PG&E spokesman David Eisenhauer said the leaks-per-mile standard is used nationwide “to help utilities have an apples-to-apples comparison. It was one of many measures used to compare divisions within PG&E. However, it was never, and still is not, intended to be used as an incentive for people to find fewer leaks.”
PG&E began providing leak-related incentives for managers before a 2002 federal law took effect that required inspections for many gas pipelines, workers have stated. The federal rules instructed operators to use leak histories on urban pipelines when selecting an inspection method. Leaks can be caused by several things, including failures in longitudinal seam welds – the problem that caused the San Bruno explosion. If a transmission line has a history of a certain kind of longitudinal weld failure, federal rules require that the operator test it either by filling a pipe with high-pressure water or running an automated device through it.
PG&E has buried themselves further in that they rarely used those methods before the San Bruno blast, saying that pressure testing was inconvenient and expensive, and arguing that automated devices could not navigate many of its lines.
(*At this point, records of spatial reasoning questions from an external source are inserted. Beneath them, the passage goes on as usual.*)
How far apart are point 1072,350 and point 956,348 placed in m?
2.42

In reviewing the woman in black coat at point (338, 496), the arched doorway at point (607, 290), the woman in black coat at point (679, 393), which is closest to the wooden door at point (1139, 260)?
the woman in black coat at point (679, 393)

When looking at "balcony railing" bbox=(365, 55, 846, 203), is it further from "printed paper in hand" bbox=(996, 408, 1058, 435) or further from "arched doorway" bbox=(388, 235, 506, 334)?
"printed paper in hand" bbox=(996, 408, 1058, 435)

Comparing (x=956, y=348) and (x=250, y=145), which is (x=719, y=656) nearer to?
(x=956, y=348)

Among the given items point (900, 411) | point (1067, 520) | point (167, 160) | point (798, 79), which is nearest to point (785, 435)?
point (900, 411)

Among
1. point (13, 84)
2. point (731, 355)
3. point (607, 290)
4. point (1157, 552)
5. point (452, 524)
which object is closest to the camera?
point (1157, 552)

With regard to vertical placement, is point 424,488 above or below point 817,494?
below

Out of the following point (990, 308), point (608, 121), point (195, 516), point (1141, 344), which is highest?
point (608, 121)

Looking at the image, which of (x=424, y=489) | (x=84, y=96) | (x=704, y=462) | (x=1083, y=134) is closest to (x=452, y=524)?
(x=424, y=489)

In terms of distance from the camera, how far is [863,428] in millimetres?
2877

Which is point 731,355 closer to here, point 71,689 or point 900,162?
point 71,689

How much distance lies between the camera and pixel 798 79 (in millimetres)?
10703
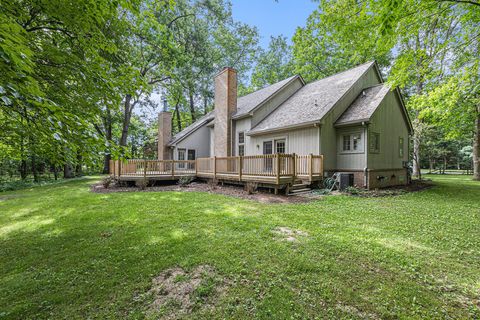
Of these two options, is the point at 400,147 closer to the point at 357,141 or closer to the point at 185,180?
the point at 357,141

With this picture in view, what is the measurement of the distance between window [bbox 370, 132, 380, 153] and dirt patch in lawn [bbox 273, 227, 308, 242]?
8395mm

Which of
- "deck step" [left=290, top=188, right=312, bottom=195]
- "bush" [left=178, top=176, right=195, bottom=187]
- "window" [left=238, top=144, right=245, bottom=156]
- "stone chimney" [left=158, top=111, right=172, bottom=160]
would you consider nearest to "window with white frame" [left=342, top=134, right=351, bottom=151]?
"deck step" [left=290, top=188, right=312, bottom=195]

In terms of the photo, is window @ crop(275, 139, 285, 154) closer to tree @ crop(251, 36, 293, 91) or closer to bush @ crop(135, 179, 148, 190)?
bush @ crop(135, 179, 148, 190)

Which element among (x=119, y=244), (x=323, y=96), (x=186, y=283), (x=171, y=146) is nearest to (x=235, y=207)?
(x=119, y=244)

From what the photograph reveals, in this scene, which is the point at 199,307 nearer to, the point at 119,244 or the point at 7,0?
the point at 119,244

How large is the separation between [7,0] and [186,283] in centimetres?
579

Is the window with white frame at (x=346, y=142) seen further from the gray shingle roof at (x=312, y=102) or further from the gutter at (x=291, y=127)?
the gutter at (x=291, y=127)

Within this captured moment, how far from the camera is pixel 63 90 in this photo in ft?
14.2

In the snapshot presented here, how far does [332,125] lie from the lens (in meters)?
11.4

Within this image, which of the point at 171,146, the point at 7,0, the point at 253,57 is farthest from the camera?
the point at 253,57

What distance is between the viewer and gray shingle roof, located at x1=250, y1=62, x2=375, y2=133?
11422 mm

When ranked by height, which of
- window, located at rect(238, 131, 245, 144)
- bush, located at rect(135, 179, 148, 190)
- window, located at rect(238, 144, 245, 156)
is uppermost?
window, located at rect(238, 131, 245, 144)

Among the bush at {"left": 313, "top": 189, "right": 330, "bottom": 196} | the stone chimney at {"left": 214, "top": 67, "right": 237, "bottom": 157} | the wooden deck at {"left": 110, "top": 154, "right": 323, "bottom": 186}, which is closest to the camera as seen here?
the wooden deck at {"left": 110, "top": 154, "right": 323, "bottom": 186}

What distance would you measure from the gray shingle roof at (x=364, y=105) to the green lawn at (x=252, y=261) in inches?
219
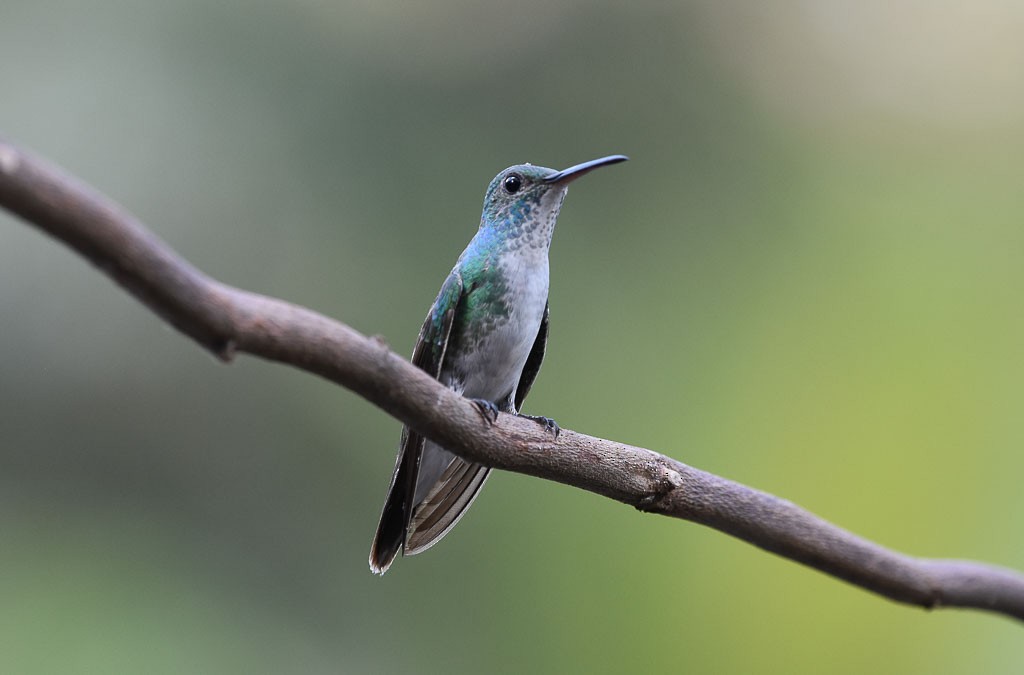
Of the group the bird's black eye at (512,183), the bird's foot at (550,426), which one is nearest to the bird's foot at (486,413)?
the bird's foot at (550,426)

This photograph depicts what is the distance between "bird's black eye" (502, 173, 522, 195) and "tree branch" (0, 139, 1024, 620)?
3.69 feet

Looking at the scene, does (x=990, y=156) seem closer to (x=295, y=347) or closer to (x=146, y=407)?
(x=146, y=407)

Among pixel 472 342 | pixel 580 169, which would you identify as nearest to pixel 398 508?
pixel 472 342


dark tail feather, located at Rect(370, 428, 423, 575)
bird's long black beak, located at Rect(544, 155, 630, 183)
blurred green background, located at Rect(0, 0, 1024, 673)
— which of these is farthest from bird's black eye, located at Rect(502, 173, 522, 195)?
blurred green background, located at Rect(0, 0, 1024, 673)

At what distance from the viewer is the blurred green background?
4477mm

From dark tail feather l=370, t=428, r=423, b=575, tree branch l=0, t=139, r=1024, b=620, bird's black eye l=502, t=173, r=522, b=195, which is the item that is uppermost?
bird's black eye l=502, t=173, r=522, b=195

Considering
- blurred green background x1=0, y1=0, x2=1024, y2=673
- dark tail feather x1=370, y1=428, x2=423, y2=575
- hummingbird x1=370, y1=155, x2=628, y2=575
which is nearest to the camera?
dark tail feather x1=370, y1=428, x2=423, y2=575

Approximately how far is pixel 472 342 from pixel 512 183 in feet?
1.93

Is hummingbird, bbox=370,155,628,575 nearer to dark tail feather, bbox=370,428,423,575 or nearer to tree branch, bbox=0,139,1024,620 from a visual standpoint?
dark tail feather, bbox=370,428,423,575

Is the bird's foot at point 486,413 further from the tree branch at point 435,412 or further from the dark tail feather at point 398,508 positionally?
the dark tail feather at point 398,508

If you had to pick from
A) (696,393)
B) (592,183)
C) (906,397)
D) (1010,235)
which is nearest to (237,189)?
(592,183)

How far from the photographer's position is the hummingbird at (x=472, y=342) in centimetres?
274

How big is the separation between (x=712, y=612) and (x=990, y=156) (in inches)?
134

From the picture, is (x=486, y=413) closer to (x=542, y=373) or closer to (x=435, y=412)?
(x=435, y=412)
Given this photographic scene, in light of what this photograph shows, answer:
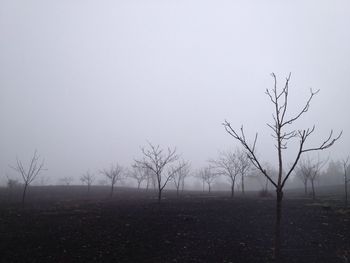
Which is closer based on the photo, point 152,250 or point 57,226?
point 152,250

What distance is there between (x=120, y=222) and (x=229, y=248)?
7801 millimetres

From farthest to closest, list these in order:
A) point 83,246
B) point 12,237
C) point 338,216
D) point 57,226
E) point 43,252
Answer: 1. point 338,216
2. point 57,226
3. point 12,237
4. point 83,246
5. point 43,252

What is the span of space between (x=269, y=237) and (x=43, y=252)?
10414 millimetres

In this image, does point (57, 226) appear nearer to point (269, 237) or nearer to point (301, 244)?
point (269, 237)

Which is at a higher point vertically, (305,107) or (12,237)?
(305,107)

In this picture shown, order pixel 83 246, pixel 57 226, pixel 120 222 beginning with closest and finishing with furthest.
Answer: pixel 83 246 < pixel 57 226 < pixel 120 222

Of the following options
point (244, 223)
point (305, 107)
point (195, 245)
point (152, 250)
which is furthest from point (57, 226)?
point (305, 107)

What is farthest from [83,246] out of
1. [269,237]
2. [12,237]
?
[269,237]

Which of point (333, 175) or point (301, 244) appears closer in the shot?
point (301, 244)

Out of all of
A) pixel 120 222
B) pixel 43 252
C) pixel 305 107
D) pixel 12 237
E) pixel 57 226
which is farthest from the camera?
pixel 120 222

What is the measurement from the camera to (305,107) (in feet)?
30.1

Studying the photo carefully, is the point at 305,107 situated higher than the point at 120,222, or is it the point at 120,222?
the point at 305,107

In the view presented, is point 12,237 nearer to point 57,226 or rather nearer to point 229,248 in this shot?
point 57,226

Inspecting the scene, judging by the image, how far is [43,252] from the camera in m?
10.9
State regulators have concluded that these systemic violations of California law and federal safety regulations could result in significant fines for the company. Yet another a report from the California Public Utilities Commission has concluded what has become obvious; PG&E failed to follow accepted industry practice when installing the pipeline, failed to comply with federal pipeline integrity management requirements, kept inadequate records, and poorly collected and reported data.
The latest report opens an agency penalty consideration case on the disaster that will include public hearings and may conclude with “monetary fines and other remedies,” the commission said in a statement.
“We are now, essentially, giving PG&E its day in court,” commission President Michael Peevey said in the statement. “If we determine PG&E has violated the law, we are prepared to impose very significant fines.”
Last month, the CPUC approved a $38 million fine against PG&E for a 2008 natural gas explosion in Rancho Cordova near Sacramento that resulted in one fatality. That incident was minor compaired to The San Bruno explosion that leveled an entire neighborhood, killing eight people and injuring dozens.
PG&E President Chris Johns said in a statement Thursday that the company was taking the CPUC findings seriously and cooperating with the investigation.
“It is clear that PG&E’s past gas operations were not what they should have been,” Johns said. “We have admitted these shortcomings, and we are committed to raising the level of pipeline safety to new, higher standards.”
It’s a little too late, buddy.
National Transportation Safety Board investigators stated last year that the company had several chances to avert the disaster, but failed to do so. NTSB Chairwoman Deborah Hersman said her agency’s investigation showed “troubling revelations about a company that exploited weaknesses in a lax system of oversight and government agencies that placed a blind trust in operators to the detriment of public safety.”
At this point we can only hope that justice is served and this corporate giant that put profits over safety is made fully liable for their immense oversights, and that this whole mess serves as an expensive example to others.